There is an important thing to remember at this point. Even such sophisticated optimization methods like TRIM will not replace your own chemical intuition about where transition states may be located. If you need to restart your run, do so with the coordinates which have the smallest RMS gradient. Note that the energy does not have necessarily to decrease in a transition state search (as opposed to minimizations). It is sometimes necessary to do restart several times (including a recomputation of the Hessian) before the saddle point can be located.

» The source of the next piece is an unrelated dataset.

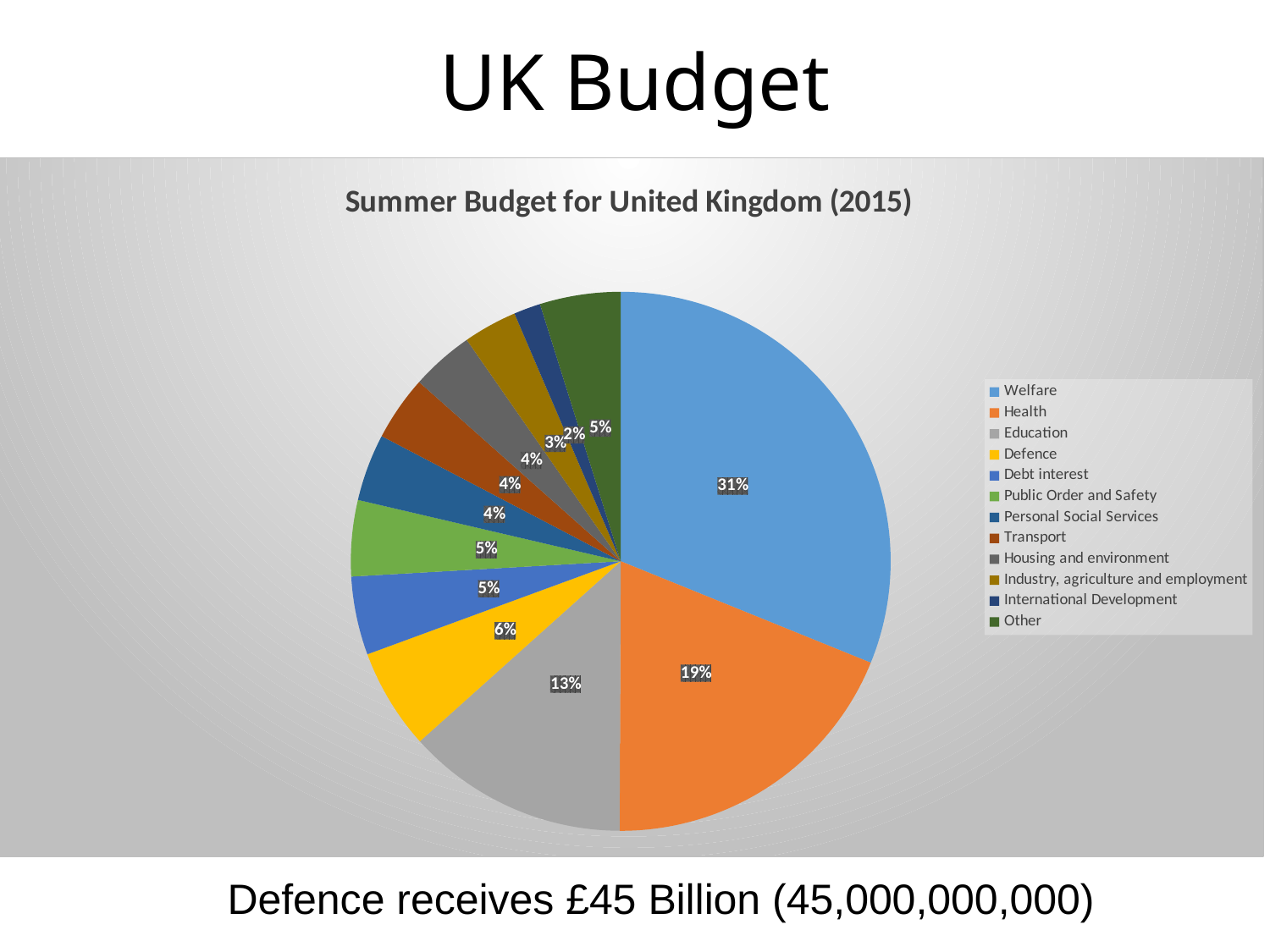
What share of the budget goes to Education? 13% What share of the budget goes to International Development? 2% What is the title of the chart? Summer Budget for United Kingdom (2015) Which category has the smallest share of the budget? International Development How many categories does the pie chart show? 12 Which has a larger share of the budget, Education or Defence? Education What share of the budget goes to Defence? 6% What kind of chart is shown on the slide? Pie chart Which category has the largest share of the budget? Welfare What is the difference in percentage points between the Welfare share and the Health share? 12 percentage points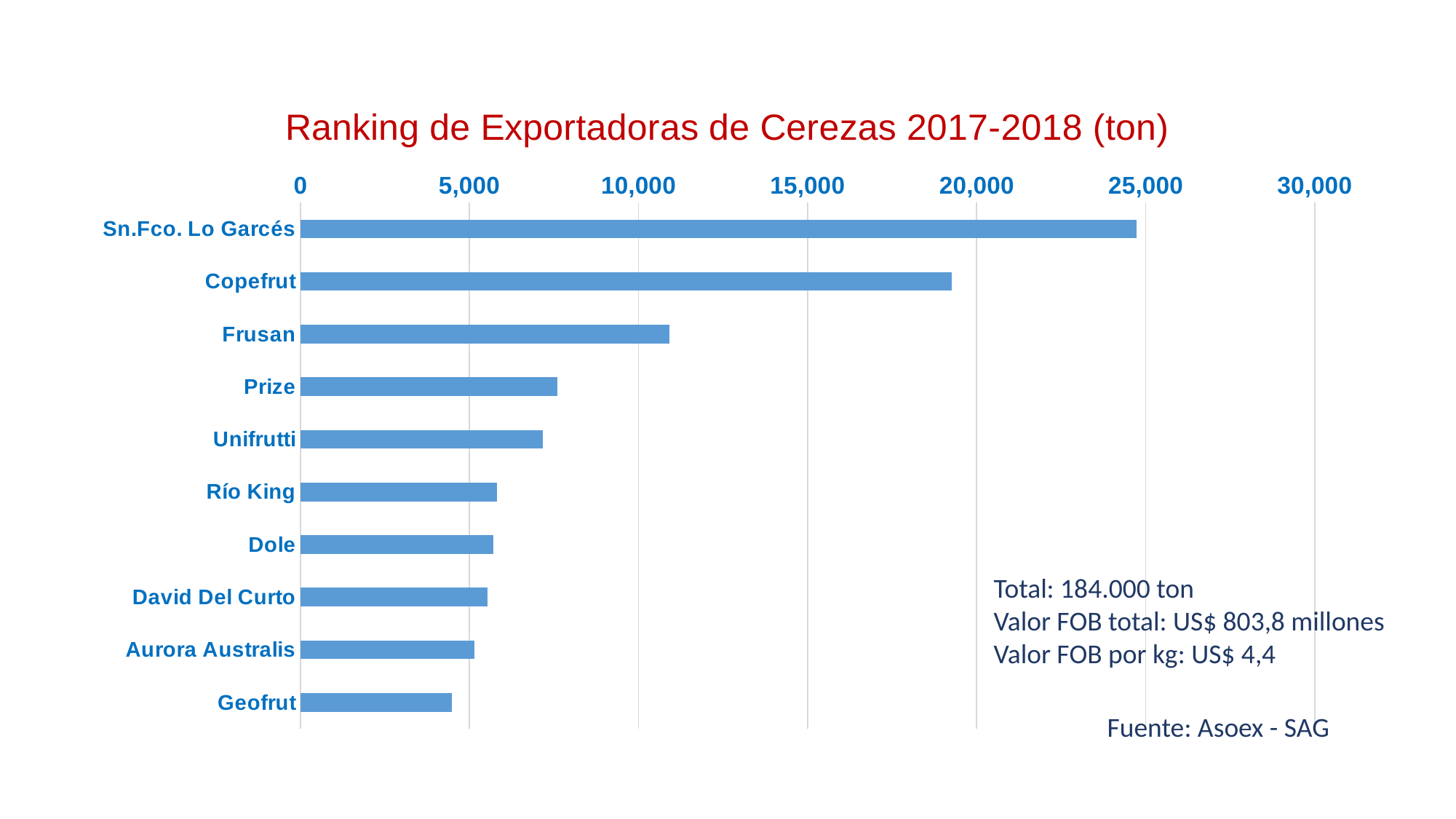
What kind of chart is shown on the slide? Bar chart Which exporter has the highest value in the chart? Sn.Fco. Lo Garcés Is the value for Geofrut greater or less than 5,000? less Which has a larger value, Prize or Unifrutti? Prize Which exporter has the lowest value in the chart? Geofrut Is the value for Copefrut greater or less than 20,000? less Is the value for Sn.Fco. Lo Garcés greater or less than 20,000? greater How many exporters are shown in the chart? 10 Which has a larger value, Copefrut or Frusan? Copefrut What is the title of the chart? Ranking de Exportadoras de Cerezas 2017-2018 (ton)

Assuming you do find the TS, it is always a good idea to recompute the Hessian at this structure. It is fairly common, especially when using symmetry, that at your “TS” there is a second imaginary frequency. This means that you have not found the correct TS. The proper procedure is to distort the structure along the “extra” imaginary normal mode using the tool screwer (see Section 1.5). Very often such a distortion requires also lowering the point group symmetry. The distortion must be large enough, otherwise the next run will come back to the invalid structure.